KIBRIS MESELESİNDE “ÇÖZÜM” NE ANLAMA GELİYOR

KKTC Cumhurbaşkanı Mehmet Ali Talat, Kıbrıs sorununun
çözümü için en uygun dönemde olduklarını söylemektedir. Türk tarafının toprak vermek
zorunda olacağını ifade etmektedir. “Yorgan gitti kavga bitti” mantığı burada
geçerli değildir. Burada Rum tarafı, verilen kısmi toprak ile tatmin edilemez.
Burada hazmedilmeyen Müslüman Türk'ün Kıbrıs topraklarında ki varlığıdır. Gelelim Türk tarafına burada verilen toprağın
fiili kaybının yanında sembolik bir anlamı da vardır. Eğer Kıbrıs Türküne ait
olan bu toprak, masa başında verilecek olunursa bu kadar şehidimizin canı,
geçmişten bu güne verilen mücadele ve tarihten bu güne sahip olduğumuz haklar;
stratejik, ekonomik ve güvenlik açısından Türkiye'nin konumu ne olacaktır.

Son günlerde uluslararası sorunlarda çözüm için Türk
siyasiler tarafından önemli fırsatlardan bahsedilmektedir. Ne tesadüftür ki,
ABD Dışişleri Bakanı da “bu yıl, Kıbrıs'ta çözüm için iyi bir zaman olacaktır”
diye konuşmaktadır. Türkiye'ye sürekli olarak havuç uzatılmaktadır. Oysa artık
AB havucunun bir tuzak olduğu net olarak görülmüştür. Gelinen bu noktada, AB
konusundaki inat ve ısrarın, topraklarımızı kaybetmemize, bir bölünmeye ve
parçalanmaya doğru ülkemizi götürdüğünü görmek için uzak görüşlü olmaya da
gerek kalmamıştır. Vatan toprağı verilerek çözüme ulaşılmaz. Sayın Talat,
Türkiye'nin çözüm istediğinin altını çizmektedir. “Ver kurtul” politikaları bu
güne kadar çözüm olmamıştır, çözüm de getiremeyecektir. Türk tarafı, "Milli Dava
Kıbrıs' ve "AB ideali' arasında sıkışmış durumdadır. AKP iktidarı döneminde,
kırmızıçizgileri renk kaybına uğrayan dış politik yaklaşım, Kıbrıs konusunda da
aynı akıbeti yaşamaktadır. Türkiye'nin dış politikası taşeron bir karakter
göstermektedir.

Bir kere Kıbrısta “çözüm” derken ifade edilmek istenen
nedir. Çözüm, AB'nin taleplerini yerine getirmek midir, çözüm haklarımızdan
vazgeç midir, çözüm adadaki Türk askerini işgalci olarak kabul etmek midir,
çözüm adayı terk etmek midir?

Rum tarafı hedeflerine masada ulaşmak istemektedir.
Meseleyi zamana yayarak -ozmosis- i yani asimilasyonu dayatmanın yollarını
aramaktadır. Rum tarafı karşılıklı bir çözüm istememektedir; Türklerin adayı
terk etmesini yani Kıbrıs'ı istemektedir. Zaten AB, güney Kıbrıs tarafını
Kıbrıs'ın tek sahibi olarak kabul etmektedir.
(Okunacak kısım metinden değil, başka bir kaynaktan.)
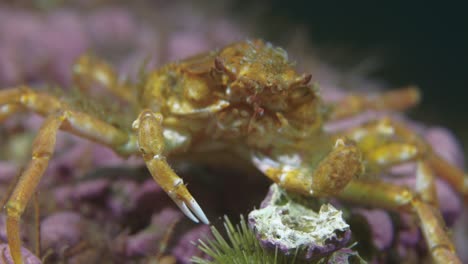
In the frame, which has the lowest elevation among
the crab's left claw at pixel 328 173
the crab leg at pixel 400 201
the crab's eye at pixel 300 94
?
the crab leg at pixel 400 201

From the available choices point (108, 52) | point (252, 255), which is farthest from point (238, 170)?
point (108, 52)

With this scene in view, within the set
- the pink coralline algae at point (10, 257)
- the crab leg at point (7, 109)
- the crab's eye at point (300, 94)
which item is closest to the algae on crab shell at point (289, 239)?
the crab's eye at point (300, 94)

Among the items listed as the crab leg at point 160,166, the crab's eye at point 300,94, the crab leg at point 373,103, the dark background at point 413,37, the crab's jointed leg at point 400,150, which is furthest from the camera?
the dark background at point 413,37

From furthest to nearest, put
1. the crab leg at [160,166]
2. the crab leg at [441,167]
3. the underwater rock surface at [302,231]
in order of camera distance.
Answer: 1. the crab leg at [441,167]
2. the crab leg at [160,166]
3. the underwater rock surface at [302,231]

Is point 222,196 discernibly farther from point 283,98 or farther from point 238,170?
point 283,98

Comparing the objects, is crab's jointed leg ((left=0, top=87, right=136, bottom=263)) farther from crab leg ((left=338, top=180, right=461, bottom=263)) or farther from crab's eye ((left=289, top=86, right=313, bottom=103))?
crab leg ((left=338, top=180, right=461, bottom=263))

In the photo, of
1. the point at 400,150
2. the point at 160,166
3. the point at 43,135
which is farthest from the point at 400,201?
the point at 43,135

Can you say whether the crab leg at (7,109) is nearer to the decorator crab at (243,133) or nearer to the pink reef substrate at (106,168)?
the decorator crab at (243,133)

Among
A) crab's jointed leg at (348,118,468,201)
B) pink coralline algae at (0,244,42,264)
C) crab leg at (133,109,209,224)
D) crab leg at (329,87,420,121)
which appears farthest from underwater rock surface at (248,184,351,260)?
crab leg at (329,87,420,121)
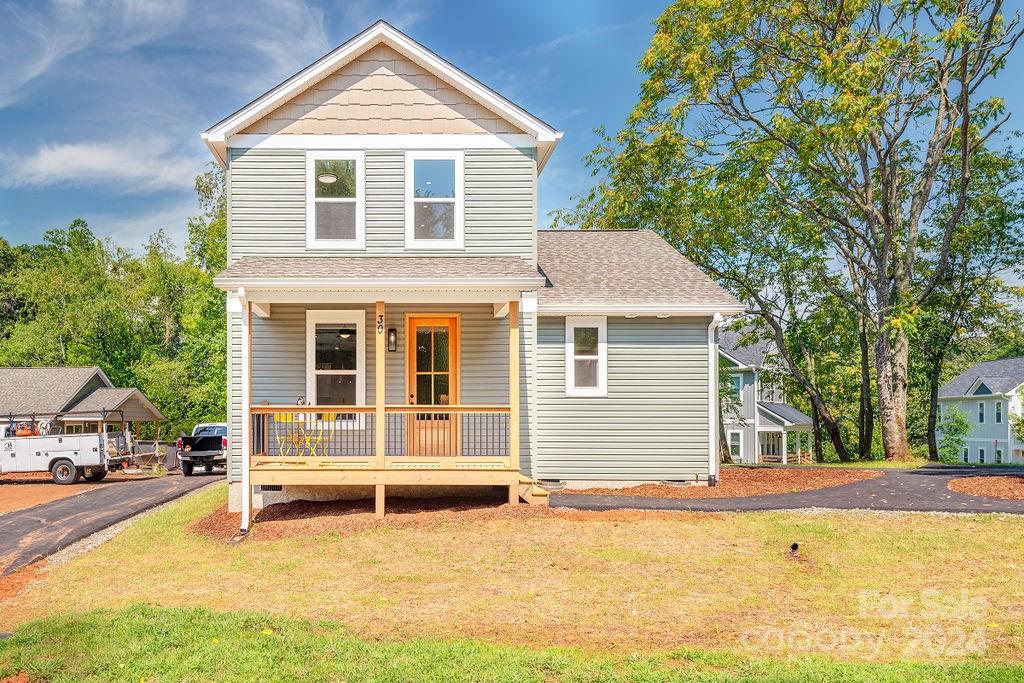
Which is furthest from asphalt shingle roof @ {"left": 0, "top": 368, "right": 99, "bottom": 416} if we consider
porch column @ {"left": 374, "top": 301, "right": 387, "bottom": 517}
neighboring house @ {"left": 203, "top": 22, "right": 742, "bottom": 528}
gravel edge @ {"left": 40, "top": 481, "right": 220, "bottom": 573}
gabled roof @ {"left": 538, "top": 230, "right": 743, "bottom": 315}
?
porch column @ {"left": 374, "top": 301, "right": 387, "bottom": 517}

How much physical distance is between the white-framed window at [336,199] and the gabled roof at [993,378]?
1381 inches

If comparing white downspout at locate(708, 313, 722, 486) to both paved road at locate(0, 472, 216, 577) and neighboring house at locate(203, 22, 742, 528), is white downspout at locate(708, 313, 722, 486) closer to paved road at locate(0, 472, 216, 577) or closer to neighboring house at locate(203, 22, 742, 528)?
neighboring house at locate(203, 22, 742, 528)

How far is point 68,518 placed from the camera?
13.5 metres

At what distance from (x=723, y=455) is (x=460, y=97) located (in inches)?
812

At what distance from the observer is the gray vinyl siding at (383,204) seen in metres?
A: 12.7

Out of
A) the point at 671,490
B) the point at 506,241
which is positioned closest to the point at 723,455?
the point at 671,490

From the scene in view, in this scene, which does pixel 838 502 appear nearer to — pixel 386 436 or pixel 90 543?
pixel 386 436

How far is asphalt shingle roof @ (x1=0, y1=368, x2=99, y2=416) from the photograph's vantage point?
3008 centimetres

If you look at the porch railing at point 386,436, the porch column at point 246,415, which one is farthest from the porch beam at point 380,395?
the porch column at point 246,415

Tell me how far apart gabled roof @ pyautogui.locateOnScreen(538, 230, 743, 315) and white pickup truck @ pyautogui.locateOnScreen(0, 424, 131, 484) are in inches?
580

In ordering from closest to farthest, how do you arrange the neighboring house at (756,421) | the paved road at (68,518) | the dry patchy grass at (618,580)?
the dry patchy grass at (618,580)
the paved road at (68,518)
the neighboring house at (756,421)

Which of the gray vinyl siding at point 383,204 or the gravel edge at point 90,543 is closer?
the gravel edge at point 90,543

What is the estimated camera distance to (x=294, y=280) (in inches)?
424

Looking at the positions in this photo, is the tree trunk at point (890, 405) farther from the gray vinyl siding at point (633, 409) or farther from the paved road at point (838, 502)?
the gray vinyl siding at point (633, 409)
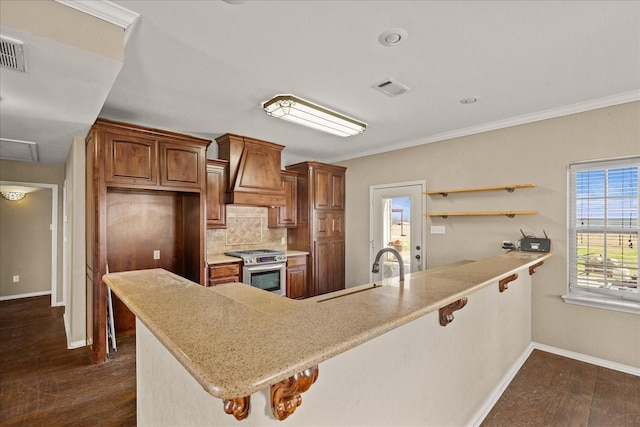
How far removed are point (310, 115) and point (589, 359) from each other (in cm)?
363

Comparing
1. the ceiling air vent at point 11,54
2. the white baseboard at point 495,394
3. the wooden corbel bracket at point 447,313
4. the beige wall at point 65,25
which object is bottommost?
the white baseboard at point 495,394

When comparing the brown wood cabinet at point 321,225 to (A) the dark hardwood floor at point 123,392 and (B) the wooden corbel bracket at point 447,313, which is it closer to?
(A) the dark hardwood floor at point 123,392

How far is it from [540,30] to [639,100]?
5.72 feet

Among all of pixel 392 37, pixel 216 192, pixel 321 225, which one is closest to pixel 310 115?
pixel 392 37

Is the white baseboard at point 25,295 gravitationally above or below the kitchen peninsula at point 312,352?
below

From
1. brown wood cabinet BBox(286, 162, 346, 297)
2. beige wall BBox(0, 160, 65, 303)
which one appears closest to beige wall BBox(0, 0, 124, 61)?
brown wood cabinet BBox(286, 162, 346, 297)

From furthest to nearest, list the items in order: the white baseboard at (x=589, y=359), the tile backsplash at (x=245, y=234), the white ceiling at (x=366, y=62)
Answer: the tile backsplash at (x=245, y=234)
the white baseboard at (x=589, y=359)
the white ceiling at (x=366, y=62)

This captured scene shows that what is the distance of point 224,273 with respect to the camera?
12.8 feet

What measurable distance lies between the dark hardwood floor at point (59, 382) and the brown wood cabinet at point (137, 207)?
253 millimetres

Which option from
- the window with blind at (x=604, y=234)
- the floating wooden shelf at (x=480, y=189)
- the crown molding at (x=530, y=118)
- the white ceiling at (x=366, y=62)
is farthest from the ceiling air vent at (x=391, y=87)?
the window with blind at (x=604, y=234)

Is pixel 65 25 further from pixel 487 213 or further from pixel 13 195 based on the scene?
pixel 13 195

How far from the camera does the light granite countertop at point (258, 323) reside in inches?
26.9

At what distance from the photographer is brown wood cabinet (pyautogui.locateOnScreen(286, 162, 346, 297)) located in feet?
16.2

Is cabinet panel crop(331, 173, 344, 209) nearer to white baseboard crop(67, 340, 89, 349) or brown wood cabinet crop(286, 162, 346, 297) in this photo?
brown wood cabinet crop(286, 162, 346, 297)
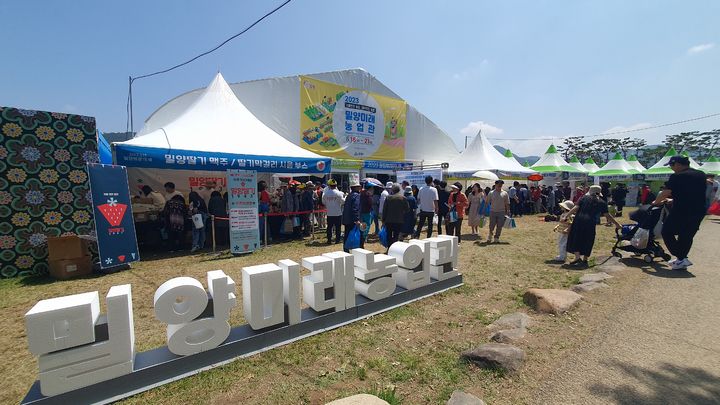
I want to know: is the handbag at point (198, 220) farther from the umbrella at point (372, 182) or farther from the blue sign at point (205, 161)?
the umbrella at point (372, 182)

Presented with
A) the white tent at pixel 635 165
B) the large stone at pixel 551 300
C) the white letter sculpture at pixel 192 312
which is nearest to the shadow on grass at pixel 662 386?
the large stone at pixel 551 300

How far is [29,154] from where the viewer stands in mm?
5383

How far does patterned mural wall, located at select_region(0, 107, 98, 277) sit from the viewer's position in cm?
530

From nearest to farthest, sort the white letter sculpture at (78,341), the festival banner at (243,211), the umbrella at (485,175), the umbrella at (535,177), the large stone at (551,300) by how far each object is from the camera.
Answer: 1. the white letter sculpture at (78,341)
2. the large stone at (551,300)
3. the festival banner at (243,211)
4. the umbrella at (485,175)
5. the umbrella at (535,177)

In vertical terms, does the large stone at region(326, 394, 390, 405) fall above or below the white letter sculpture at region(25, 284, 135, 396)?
below

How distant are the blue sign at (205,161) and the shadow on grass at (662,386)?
25.0 feet

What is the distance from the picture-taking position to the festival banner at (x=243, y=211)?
23.1 feet

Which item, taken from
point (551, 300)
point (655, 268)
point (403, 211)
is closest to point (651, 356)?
point (551, 300)

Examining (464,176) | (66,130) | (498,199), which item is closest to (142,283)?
(66,130)

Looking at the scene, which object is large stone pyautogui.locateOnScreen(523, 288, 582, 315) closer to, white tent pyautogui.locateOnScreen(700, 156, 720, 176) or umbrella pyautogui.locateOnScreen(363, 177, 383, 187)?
umbrella pyautogui.locateOnScreen(363, 177, 383, 187)

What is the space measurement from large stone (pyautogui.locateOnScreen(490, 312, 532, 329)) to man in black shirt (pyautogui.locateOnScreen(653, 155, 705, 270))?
12.6ft

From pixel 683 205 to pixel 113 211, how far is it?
10228 mm

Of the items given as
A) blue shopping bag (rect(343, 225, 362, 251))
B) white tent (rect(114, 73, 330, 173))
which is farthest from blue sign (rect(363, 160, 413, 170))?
blue shopping bag (rect(343, 225, 362, 251))

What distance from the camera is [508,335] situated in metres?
3.23
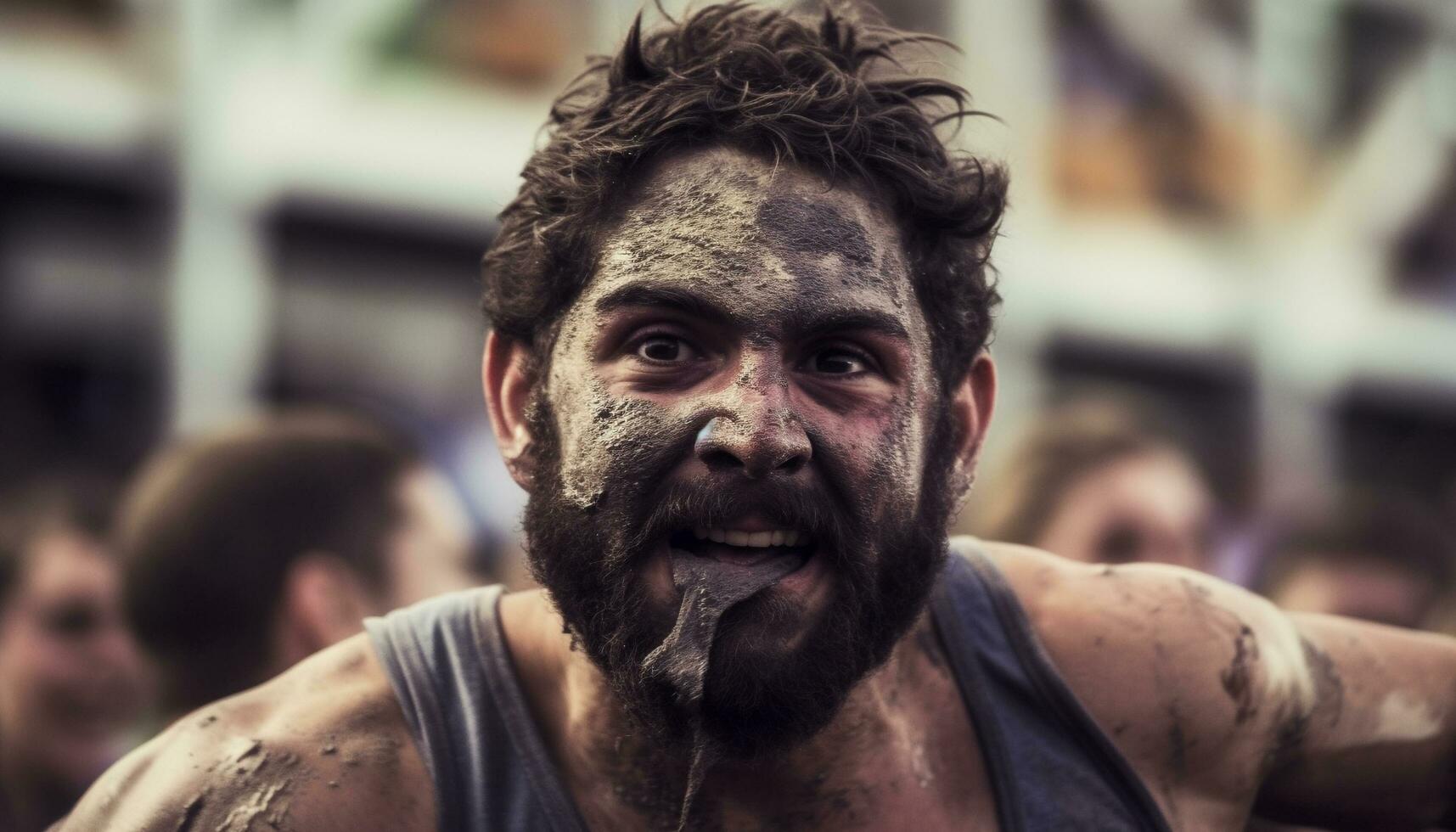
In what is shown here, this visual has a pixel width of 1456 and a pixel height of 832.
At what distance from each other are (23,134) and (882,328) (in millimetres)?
9329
Dünyada söz sahibi olmak isteyen her devletin Kıbrıs
üzerinde bir hesabı varken, Kıbrıs konusunda söz sahibi olmak isterken, ülkemiz
siyasetinin bu kadar sessiz kalmasının hiçbir izahı olamaz. Bir tek BTP'nin dış politikadaki ana
yaklaşımı, Türkiye'nin kendini dünyanın merkezine yerleştiren bir devlet politikası
uygulamasıdır. BTP 2005 yılında Ankara Tandoğan meydanında yaptığı “Kıbrıs
Türk'ün Vatanıdır” mitinginde Kıbrıs meselesinin milli mesele olduğunun altını
çizmiş ve Kıbrıs'ı yavru vatan kabul etmenin ötesinde Kıbrıs'ı Türk'ün Vatanı olarak
ilan edilmiştir. Vatan toprağı verilemez, Kıbrıs bizimdir bizim kalacaktır
gerçeğini hiçbir zaman unutulmamalıdır.